Excerpt to read:
%%
To help address global environmental problems caused by carbon emissions, the demand for developing clean energy is growing rapidly [1]. As one of the most promising technologies, lithium-ion batteries (LIBs) have been widely used in different scenarios [2], [3]. However, the existing lithium resources on earth cannot meet the continuous needs of portable energy storage devices, not to mention large-scale energy storage systems [4]. In this case, rechargeable sodium-ion batteries (SIBs) are good alternative considering the abundant sodium resources and relatively mature technique that can be inherited from LIBs [5], [6]. For multiple components of SIBs, cathode is the key factor that determines the energy density and operative voltage, among which layered transition-metal oxide (NaxTMO2, 0 <x ≤ 1, TM=Ni, Co, Mn, Fe, V, etc.) is one of the most applicable candidates due to its high energy density and simple production methods [7], [8]. According to the different coordination of sodium ions and the sequences of oxygen atoms, NaxTMO2 can be classified as either P2 or O3 type [9]. Generally, O3-type cathode materials are noted for their high capacity, with fully occupied octahedral (O) sites by Na+. Nevertheless, complex phase transitions during the charging process and natural kinetic defects limit its practical application [10], [11]. In contrast, the P2-type cathode materials have more potential in terms of application prospects, as P2-type cathode materials possess unobstructed Na+ migration pathways due to unique local environments of prismatic (P) site [12]. Whereas irreversible structural destruction caused by a large volume change at high voltage suppresses its capacity release and long cycle performance [13]. Moreover, initial Na deficiency in the Na layers restricts the discharge capacity of P2-type cathode materials, especially in full cell usage [14].
%%
Stored rows:
%%
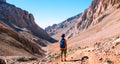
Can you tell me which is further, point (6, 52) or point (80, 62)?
point (6, 52)

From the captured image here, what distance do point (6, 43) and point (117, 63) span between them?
39.1 m

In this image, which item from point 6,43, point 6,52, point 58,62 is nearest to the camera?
point 58,62

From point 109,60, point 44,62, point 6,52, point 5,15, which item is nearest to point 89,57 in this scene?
point 109,60

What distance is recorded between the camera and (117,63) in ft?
55.7

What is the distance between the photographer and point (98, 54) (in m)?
19.7

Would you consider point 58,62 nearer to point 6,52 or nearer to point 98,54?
point 98,54

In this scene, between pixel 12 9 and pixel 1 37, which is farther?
pixel 12 9

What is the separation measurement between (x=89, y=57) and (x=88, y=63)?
1220 millimetres

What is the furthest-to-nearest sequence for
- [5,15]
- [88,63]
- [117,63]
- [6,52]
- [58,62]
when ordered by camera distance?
[5,15] → [6,52] → [58,62] → [88,63] → [117,63]

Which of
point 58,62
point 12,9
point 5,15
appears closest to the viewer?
point 58,62

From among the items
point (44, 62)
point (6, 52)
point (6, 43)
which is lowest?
point (44, 62)

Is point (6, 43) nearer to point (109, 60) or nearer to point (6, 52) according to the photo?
point (6, 52)

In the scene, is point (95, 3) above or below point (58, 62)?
above

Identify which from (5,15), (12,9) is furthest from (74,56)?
(12,9)
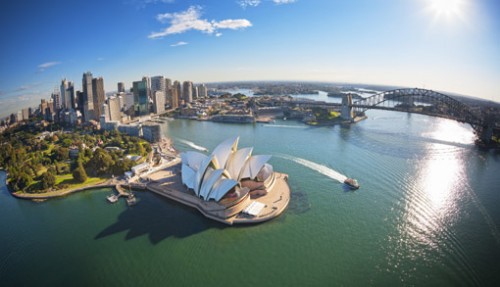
%%
Exercise description:
Answer these about the sodium-ion battery passage:
1. Which component of sodium-ion batteries determines their energy density and operative voltage?
2. Into which two types can NaxTMO2 be classified?
3. What restricts the discharge capacity of P2-type cathode materials, especially in full cell usage?

Correct result:
1. The cathode.
2. P2 type or O3 type.
3. Initial Na deficiency in the Na layers.